Today’s Machining World Archives April 2011 Volume 07 Issue 03
We live in strange times. The glass half full, glass half empty dichotomy is more dramatic today than at any other time in my memory.
If you are in the machining world in the U.S. today you are probably feeling rather optimistic about your situation, but if you build houses, install carpet, or do carpentry, plumbing or cut drywall, you are swimming in a sewer.
If you are an unemployed guy in your 50s or 60s you are looking at a gruesome job market that disrespects your skills. If you are a young college grad with student loans to pay off and no marketable skills, it’s a barista kind of world.
The economic sands have flipped like an hourglass since 2006.
People I meet socially who are not in manufacturing-related businesses see a world of hurt even if they are not feeling the pain themselves. They do not understand a world of prosperity when their house has lost 50 percent of its theoretical value in 2006, when their kids have moved back in the house, when their cousin who works for the County is on furlough, and it costs $10 more to fill up the gas tank.
The cyclicality of life is a bitch.
My Uncle, Aaron Pinkert, used to tell me what his father Simon told him. “The silver dollar is round, sometimes you’re up and sometimes you’re down, but it keeps on rolling.” The Bible refers to “seven fat years and seven lean years.” When the “chicken littles” bemoan global warming they usually neglect to mention the 11-year sunspot cycle.
When I’m in touch with life’s cyclicality I sing along with the old Pete Seeger recording of “To Everything There is a Season.”
The beauty of living in Chicago is that we have our seasons to remind us of how life gets icky but ultimately flips over to spring and rebirth. I think that folks who live in L.A. and San Diego can lose the sense of life’s cycles because of the boring repetition of sunny days they endure.
I think a person who grows up in a family with a business or on a farm understands cyclicality from childhood. A time to reap, a time to sow, a time to laugh, a time to cry. It’s in our bones.
To prosper in America it is extremely helpful to understand that fortunes go up and down.
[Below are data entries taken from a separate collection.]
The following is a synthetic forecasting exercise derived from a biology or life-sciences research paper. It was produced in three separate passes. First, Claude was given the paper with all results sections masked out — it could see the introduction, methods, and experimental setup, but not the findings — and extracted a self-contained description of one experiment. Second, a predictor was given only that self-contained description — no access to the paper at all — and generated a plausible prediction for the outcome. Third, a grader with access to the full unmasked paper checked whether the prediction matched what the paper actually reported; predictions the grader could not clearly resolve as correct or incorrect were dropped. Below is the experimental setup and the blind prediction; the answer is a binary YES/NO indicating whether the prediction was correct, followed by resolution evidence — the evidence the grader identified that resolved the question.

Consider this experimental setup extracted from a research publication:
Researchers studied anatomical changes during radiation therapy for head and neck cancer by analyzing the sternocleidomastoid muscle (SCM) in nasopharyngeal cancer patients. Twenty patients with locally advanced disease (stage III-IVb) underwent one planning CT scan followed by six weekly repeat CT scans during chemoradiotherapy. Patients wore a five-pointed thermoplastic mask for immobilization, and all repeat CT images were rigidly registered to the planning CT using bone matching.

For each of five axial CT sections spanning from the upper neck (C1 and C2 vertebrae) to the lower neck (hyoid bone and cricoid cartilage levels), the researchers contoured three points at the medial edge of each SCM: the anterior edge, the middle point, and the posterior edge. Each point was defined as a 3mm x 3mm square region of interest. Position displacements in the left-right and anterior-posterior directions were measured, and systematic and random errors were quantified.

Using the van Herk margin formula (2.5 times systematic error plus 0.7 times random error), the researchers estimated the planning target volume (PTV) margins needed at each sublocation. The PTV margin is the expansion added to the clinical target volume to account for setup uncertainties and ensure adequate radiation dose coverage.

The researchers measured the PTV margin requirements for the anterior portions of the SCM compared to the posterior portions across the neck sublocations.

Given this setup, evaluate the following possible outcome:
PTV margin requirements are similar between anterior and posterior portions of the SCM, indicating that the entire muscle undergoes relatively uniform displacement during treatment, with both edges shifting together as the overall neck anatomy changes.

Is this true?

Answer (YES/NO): NO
Fortunes are always made by playing the cycles. Wilbur Ross has made one huge financial score after another. He bought steel mills when they were giving them away in the ’90s and now he’s investing in Ireland after their housing bubble. To him every bust is an opportunity.
Now it is time to embrace Spring 2011. Baseball, Easter, Passover, tulips, $5 gas (or is it $2), the calendar flips relentlessly. If you embrace seasonality, each change is a beautiful event to take advantage of. If you lament what just past and wish you could go back to the safety of what you think you know, you’ll miss the wonderful anticipation of summer.